Last year was the worst year for Connecticut’s hospitals since the COVID-19 pandemic began, the Connecticut Hospital Association said Tuesday.
The association is backing it up with numbers from their own report and an independent study from Kaufman Hall.
From dramatically increasing costs, staffing shortages and sicker patients, the Connecticut Hospital Association faced revenue challenges that caused the acute care hospitals to lose $164 million. That means they brought in less money than they spent.
Hospital expenses in 2022 outpaced revenues by about 1%. In 2019, hospitals had an average operating margin of 4.6%.
“Since the spring of 2020, Connecticut hospitals and healthcare workers have seen challenge after challenge,” Jennifer Jackson, CEO of the Connecticut Hospital Association, said. “From the COVID-19 pandemic to new hurdles of treating sicker patients than before the pandemic and significant financial hardships, hospitals continue to provide high-quality care to everyone who walks through their doors, regardless of ability to pay, with a dedicated but smaller workforce who are exemplary but exhausted.”
Susan Martin, chief financial officer of Middlesex Hospital said in just the first four months of this fiscal year the cost of medical supplies alone have increased 10% over the same time period past year.
“We have very limited ability to recoup these costs through our reimbursement,” Martin said. “Compounding all of this is significant underpayment by the government payers.”
While hospital margins are generally small, “There is no mission without a margin,” Syed Hussain, senior vice president and chief clinical officer at Trinity Health of New England, said.
The association said there are consequences to these issues, but they didn’t necessarily ask Gov. Ned Lamont’s administration for anything.

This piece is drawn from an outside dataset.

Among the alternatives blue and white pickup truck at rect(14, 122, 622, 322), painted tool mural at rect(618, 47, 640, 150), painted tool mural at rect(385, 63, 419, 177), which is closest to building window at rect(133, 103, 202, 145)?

Jackson said they haven’t asked the state for a specific dollar amount because a lot of what they need is investments in the workforce. They are looking at a shortfall of over $2 billion this year. However, the association has opposed some of the changes to the health care system proposed by Lamont, like eliminating facility fees and capping out-of-network costs, “which is just going to give the insurance industry the upper hand in negotiations,” she said.
Chris Collibee, a spokesman for the governor’s budget office, said, “The governor is committed to driving down the cost of healthcare for our residents while improving the quality of care they receive. Hospitals and insurance companies must be a part of the solution. We look forward to ongoing conversations that achieve those goals.”
Jackson said they are also opposed to staffing ratios.
“We don’t think the intention of the governor or others making proposals is to strain hospitals and health care systems, but that’s what these policies would do,” Jackson said.
She said they could be forced to curtail services so there are consequences to further harming hospitals financially, but wants to focus on what will improve the situation.
“We definitely need to address Medicaid underfunding,” Jackson said. “Rather than policies that would take money out of any industry we think that is experiencing financial hardships we really need to look at a Medicaid system that addresses the underlying costs of poor health and inequities.”
Jackson said hospitals lost $1.1 billion on Medicare patients and $993 million on Medicaid patients.
She said there’s no danger of hospitals closing today or tomorrow, but they do need to be concerned about what’s down the road.
“There’s only so long you can go with having a negative margin,” Martin said.